Local (in-process)Chunk + embed + store + retrieve all happen inside the Node server using pgvector. Embeddings come from your configured global Embeddings model (or the in-process CPU embedder as fallback). Reranking uses Azure Cohere if configured, then the CPU cross-encoder, then RRF.
Remote search-serviceForward /kb/ingest/json and /tools/kb-search to an external SEARCH_SERVICE_URL (e.g. https://services.beeflow.ai). Required for legacy GPU-backed deployments.

Switching providers when KBs already have data

KB chunks live in different stores depending on which provider was active when they were ingested:

  • Chunks ingested under Local live in the local Postgres kb_chunks table (vector(N) matching the embedding model dim).
  • Chunks ingested under Remote live on the remote search-service's database.
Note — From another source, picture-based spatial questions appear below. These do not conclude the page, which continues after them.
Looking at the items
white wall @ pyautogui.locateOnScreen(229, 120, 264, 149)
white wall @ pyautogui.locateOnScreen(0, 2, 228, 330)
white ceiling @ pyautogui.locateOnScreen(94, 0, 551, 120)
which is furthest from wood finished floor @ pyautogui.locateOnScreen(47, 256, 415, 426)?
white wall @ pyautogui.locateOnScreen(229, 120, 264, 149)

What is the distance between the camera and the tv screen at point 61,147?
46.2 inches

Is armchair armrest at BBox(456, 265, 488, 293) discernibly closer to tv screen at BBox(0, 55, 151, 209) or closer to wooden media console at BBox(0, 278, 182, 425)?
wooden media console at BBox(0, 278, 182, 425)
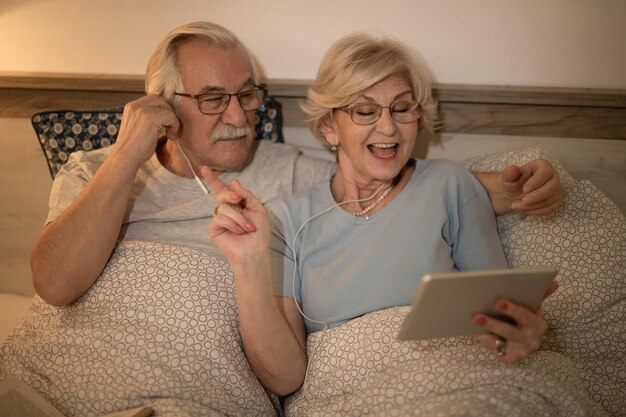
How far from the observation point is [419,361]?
4.17 ft

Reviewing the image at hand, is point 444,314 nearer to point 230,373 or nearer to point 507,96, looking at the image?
point 230,373

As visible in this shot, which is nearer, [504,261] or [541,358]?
[541,358]

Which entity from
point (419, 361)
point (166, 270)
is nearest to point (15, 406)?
point (166, 270)

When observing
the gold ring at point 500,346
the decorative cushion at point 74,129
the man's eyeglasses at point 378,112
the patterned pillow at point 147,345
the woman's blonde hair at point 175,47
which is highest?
the woman's blonde hair at point 175,47

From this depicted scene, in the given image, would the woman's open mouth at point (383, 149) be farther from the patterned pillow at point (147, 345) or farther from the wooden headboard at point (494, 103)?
the patterned pillow at point (147, 345)

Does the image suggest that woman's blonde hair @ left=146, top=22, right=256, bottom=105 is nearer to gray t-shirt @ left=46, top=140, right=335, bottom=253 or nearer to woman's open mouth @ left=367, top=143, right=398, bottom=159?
gray t-shirt @ left=46, top=140, right=335, bottom=253

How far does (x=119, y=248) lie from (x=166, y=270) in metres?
0.18

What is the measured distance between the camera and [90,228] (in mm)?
1451

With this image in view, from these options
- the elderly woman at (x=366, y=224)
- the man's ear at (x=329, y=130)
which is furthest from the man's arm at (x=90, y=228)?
the man's ear at (x=329, y=130)

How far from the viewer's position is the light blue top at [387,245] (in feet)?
4.74

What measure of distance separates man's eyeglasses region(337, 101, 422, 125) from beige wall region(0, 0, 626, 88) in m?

Switching provider does not migrate data automatically. To use existing remote-ingested KBs locally, re-upload the source documents while kb_provider = local. The 64-chunk-per-doc default keeps re-ingest fast.

Vector dim reconciliation

When the configured embedding model changes (e.g. mistral-embed at 1024-dim → text-embedding-3-small at 1536-dim), the local pipeline auto-detects the dim from the first batch and reconciles kb_chunks.embedding:

  • Empty table → ALTER COLUMN embedding TYPE VECTOR(N) + recreate HNSW index.
  • Populated table at a different dim → log a warning and let the INSERT fail with a clear pgvector error. Fix: truncate the table and re-ingest.
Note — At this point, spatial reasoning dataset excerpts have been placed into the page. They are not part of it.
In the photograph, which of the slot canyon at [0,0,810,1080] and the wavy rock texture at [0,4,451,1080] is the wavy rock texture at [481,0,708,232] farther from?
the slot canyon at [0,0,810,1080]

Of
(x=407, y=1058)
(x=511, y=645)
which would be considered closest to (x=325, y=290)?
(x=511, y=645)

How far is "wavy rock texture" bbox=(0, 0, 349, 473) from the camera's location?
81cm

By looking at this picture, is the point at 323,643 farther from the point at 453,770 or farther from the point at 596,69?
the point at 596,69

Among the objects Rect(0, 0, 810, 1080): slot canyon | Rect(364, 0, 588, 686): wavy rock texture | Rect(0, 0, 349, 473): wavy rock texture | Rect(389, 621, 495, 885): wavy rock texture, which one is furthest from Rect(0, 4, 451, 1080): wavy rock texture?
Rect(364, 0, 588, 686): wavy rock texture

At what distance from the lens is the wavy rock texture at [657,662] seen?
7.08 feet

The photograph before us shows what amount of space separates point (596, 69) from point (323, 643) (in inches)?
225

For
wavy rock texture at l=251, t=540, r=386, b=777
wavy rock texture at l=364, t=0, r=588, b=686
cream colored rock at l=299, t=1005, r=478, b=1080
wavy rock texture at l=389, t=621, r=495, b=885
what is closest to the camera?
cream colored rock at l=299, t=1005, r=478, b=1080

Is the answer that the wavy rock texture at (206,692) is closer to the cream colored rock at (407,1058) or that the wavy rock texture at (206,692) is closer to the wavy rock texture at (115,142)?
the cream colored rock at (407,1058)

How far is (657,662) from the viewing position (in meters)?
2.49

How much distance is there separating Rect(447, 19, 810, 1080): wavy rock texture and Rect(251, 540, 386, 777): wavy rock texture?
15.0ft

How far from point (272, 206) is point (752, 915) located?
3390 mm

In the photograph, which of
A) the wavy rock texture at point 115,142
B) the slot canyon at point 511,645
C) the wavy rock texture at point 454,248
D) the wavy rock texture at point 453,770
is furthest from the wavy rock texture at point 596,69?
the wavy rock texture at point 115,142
In-process CPU cross-encoder reranker

Checkbox. Default on for fresh installs.

When enabled, KB search and the cloud-only web search use Xenova/bge-reranker-base (MIT, ~280 MB, in-process via @huggingface/transformers). First call downloads the model (~5–10 s); subsequent calls run locally with no network round-trip (~50–200 ms for 5–10 docs on a 4-core box).
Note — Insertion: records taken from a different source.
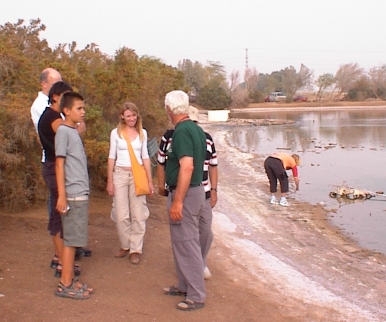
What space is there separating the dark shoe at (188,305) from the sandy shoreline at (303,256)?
3.58 ft

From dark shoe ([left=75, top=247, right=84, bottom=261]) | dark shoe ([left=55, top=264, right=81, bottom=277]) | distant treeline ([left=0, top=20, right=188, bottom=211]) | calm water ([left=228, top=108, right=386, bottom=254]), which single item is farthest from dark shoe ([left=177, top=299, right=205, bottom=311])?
calm water ([left=228, top=108, right=386, bottom=254])

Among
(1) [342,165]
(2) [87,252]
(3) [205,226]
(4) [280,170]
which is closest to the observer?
(3) [205,226]

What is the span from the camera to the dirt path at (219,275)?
16.8ft

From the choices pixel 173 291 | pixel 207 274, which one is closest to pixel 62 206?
pixel 173 291

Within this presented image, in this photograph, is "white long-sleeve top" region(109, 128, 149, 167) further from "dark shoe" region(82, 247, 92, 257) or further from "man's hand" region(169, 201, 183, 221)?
"man's hand" region(169, 201, 183, 221)

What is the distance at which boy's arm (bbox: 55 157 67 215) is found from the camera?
5.09 m

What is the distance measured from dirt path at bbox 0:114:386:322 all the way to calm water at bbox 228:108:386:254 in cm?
125

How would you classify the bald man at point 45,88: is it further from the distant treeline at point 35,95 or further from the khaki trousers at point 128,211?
the distant treeline at point 35,95

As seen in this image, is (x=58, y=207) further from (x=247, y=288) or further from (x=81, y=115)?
(x=247, y=288)

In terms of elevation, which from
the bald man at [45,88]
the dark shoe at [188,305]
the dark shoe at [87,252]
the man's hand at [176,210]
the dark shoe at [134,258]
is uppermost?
the bald man at [45,88]

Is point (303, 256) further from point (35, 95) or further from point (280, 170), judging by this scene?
point (35, 95)

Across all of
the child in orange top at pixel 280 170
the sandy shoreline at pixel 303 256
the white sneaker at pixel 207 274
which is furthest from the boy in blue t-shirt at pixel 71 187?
the child in orange top at pixel 280 170

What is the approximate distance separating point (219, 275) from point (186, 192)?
5.26 feet

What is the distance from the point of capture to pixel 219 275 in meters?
6.31
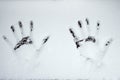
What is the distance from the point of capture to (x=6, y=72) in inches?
113

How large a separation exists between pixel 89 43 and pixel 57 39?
0.49 meters

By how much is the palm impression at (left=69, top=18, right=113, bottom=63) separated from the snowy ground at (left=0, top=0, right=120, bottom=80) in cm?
5

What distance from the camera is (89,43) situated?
117 inches

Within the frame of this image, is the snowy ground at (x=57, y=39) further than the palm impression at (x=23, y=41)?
No

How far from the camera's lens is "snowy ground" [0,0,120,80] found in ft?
9.36

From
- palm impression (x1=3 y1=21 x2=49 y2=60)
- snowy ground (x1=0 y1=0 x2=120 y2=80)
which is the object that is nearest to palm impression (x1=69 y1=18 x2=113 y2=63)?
snowy ground (x1=0 y1=0 x2=120 y2=80)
Order of preference inside KB search:

  1. Azure Cohere reranker — if azure_reranker_endpoint + key are configured, used exclusively.
  2. CPU cross-encoder — when this toggle is enabled and Azure is not.
  3. Local GPU vLLM sidecar — if RERANKER_URL env var is set, used after CPU.
  4. RRF passthrough — if all of the above are unavailable.

Disabling this toggle skips step 2 entirely; useful when you have a faster GPU sidecar or when CPU pressure on the host is a concern.

Setup status card

The status block at the top of the page rolls up four indicators:

RowSourceClick target
Embedding model (global)ai.embeddingProviderId / ai.embeddingModel→ Embeddings tab
Web search providersearch_provider→ Web Search Inference tab. Warns in amber when the chosen provider's prerequisites are missing (e.g. Serper key for cloud-only).
KB providerkb_provider(display only)
CPU cross-encoder rerankercpu_reranker_enabled(display only)

Use it to verify a self-hosted deployment in one glance: all rows green = ready to ingest and chat without any GPU service.

Underlying config keys

For SRE / ops who want to set these via SQL or scripts:

Admin fieldconfigStore keyTypeRange
Tool calls per chat turnmax_tool_rounds_chatinteger or null1–50
KB providerkb_provider'local' / 'remote' / null (auto)
CPU reranker enabledcpu_reranker_enabledbooleandefault true